County finance staff presented a conservative revenue forecast to commissioners and confirmed that the county's American Rescue Plan Act (ARPA) funds are fully obligated, though staff must reconcile expenditures to specific ledger lines.
Finance staff (S7) said the property-tax projection uses a conservative 96.5% collection rate and that the tax line at that level produces a $7.2 million revenue estimate. On oil-and-gas receipts, staff said historical patterns and current prices led them to set an assumption of $1.90 (down from higher estimates) to avoid overstating revenues. "We typically like to budget in the safe zone, which is, for me, anywhere from 95% up to 97.5%. We chose to stick to go at 96.5," S7 said.

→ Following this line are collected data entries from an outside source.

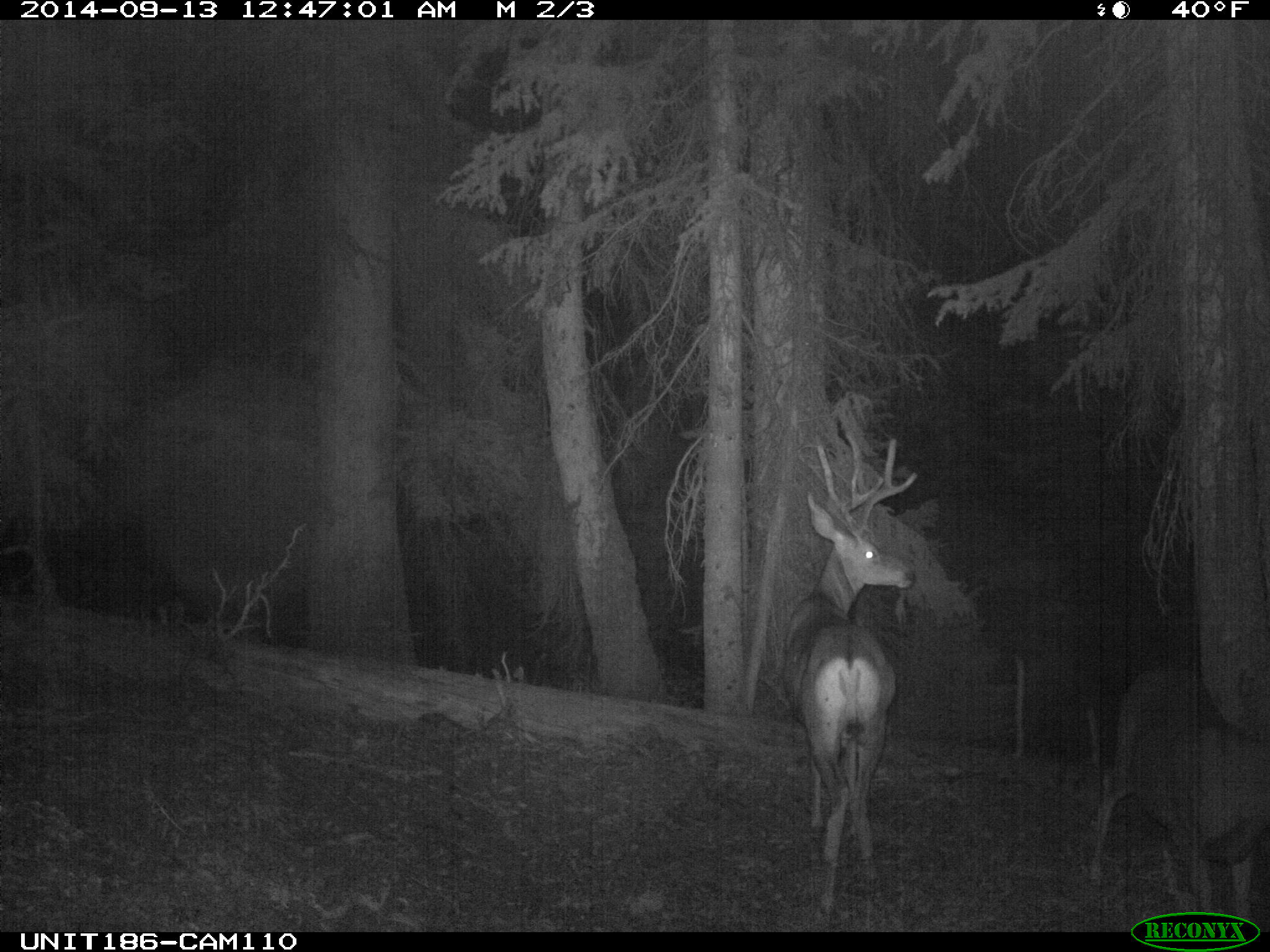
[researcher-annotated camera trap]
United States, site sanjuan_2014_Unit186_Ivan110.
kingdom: Animalia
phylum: Chordata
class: Mammalia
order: Artiodactyla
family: Cervidae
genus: Odocoileus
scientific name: Odocoileus hemionus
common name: mule deer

Staff also described how equalization and GRT hold-harmless distributions change with large GRT swings (for example, wind-farm construction can raise GRT and shrink equalization payments), and warned that newly available veteran exemptions could reduce property-tax receipts until the impact is known. The detention-center debt service fund (405) was reported paid in full as of June 2026, removing a recurring obligation.
On ARPA, county staff (S6 and S3) said the full amount of funds has been obligated and therefore will not have to be returned, but that they are still verifying which obligations have been posted to the correct budget lines for reporting purposes. "All of the money has been obligated," S6 said; staff will provide reconciled expenditure details to commissioners in follow-up materials.
Commissioners asked clarifying questions about timing, specific line items and assumptions; staff said they would refine the numbers and provide an updated worksheet showing amounts "to date" and other historical comparisons for decision-making. No formal revenue-adoption vote occurred in this meeting.